**Input for this task**
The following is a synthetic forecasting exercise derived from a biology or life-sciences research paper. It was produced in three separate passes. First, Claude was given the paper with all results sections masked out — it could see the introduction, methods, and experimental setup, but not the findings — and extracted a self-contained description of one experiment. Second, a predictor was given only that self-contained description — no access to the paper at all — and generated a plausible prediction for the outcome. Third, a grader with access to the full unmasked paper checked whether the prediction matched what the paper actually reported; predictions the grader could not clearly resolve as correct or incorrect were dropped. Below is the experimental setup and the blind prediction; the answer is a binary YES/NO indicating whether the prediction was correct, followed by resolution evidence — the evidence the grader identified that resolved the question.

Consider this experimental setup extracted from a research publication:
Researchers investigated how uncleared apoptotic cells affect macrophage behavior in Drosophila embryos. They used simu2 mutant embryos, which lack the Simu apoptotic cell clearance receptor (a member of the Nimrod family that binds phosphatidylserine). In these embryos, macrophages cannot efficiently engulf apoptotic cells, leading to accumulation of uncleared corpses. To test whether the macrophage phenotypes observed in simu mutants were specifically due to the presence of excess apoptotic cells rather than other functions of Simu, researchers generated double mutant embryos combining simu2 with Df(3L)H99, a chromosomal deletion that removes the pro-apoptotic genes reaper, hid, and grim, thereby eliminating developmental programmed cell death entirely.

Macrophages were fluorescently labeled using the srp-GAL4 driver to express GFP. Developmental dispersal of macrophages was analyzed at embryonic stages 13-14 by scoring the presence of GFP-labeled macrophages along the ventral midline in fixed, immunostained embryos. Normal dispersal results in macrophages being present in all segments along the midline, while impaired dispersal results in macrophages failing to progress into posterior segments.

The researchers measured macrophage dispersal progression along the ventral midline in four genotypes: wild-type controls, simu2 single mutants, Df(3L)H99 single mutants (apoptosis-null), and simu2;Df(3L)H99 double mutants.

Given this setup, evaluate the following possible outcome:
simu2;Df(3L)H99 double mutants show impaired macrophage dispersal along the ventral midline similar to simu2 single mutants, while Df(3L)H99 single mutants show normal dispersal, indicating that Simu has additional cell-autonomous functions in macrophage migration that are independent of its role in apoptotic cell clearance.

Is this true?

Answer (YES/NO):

**Work instructions**
Output the full listing above without altering a single word.

**Your response**
The following is a synthetic forecasting exercise derived from a biology or life-sciences research paper. It was produced in three separate passes. First, Claude was given the paper with all results sections masked out — it could see the introduction, methods, and experimental setup, but not the findings — and extracted a self-contained description of one experiment. Second, a predictor was given only that self-contained description — no access to the paper at all — and generated a plausible prediction for the outcome. Third, a grader with access to the full unmasked paper checked whether the prediction matched what the paper actually reported; predictions the grader could not clearly resolve as correct or incorrect were dropped. Below is the experimental setup and the blind prediction; the answer is a binary YES/NO indicating whether the prediction was correct, followed by resolution evidence — the evidence the grader identified that resolved the question.

Consider this experimental setup extracted from a research publication:
Researchers investigated how uncleared apoptotic cells affect macrophage behavior in Drosophila embryos. They used simu2 mutant embryos, which lack the Simu apoptotic cell clearance receptor (a member of the Nimrod family that binds phosphatidylserine). In these embryos, macrophages cannot efficiently engulf apoptotic cells, leading to accumulation of uncleared corpses. To test whether the macrophage phenotypes observed in simu mutants were specifically due to the presence of excess apoptotic cells rather than other functions of Simu, researchers generated double mutant embryos combining simu2 with Df(3L)H99, a chromosomal deletion that removes the pro-apoptotic genes reaper, hid, and grim, thereby eliminating developmental programmed cell death entirely.

Macrophages were fluorescently labeled using the srp-GAL4 driver to express GFP. Developmental dispersal of macrophages was analyzed at embryonic stages 13-14 by scoring the presence of GFP-labeled macrophages along the ventral midline in fixed, immunostained embryos. Normal dispersal results in macrophages being present in all segments along the midline, while impaired dispersal results in macrophages failing to progress into posterior segments.

The researchers measured macrophage dispersal progression along the ventral midline in four genotypes: wild-type controls, simu2 single mutants, Df(3L)H99 single mutants (apoptosis-null), and simu2;Df(3L)H99 double mutants.

Given this setup, evaluate the following possible outcome:
simu2;Df(3L)H99 double mutants show impaired macrophage dispersal along the ventral midline similar to simu2 single mutants, while Df(3L)H99 single mutants show normal dispersal, indicating that Simu has additional cell-autonomous functions in macrophage migration that are independent of its role in apoptotic cell clearance.

Is this true?

Answer (YES/NO):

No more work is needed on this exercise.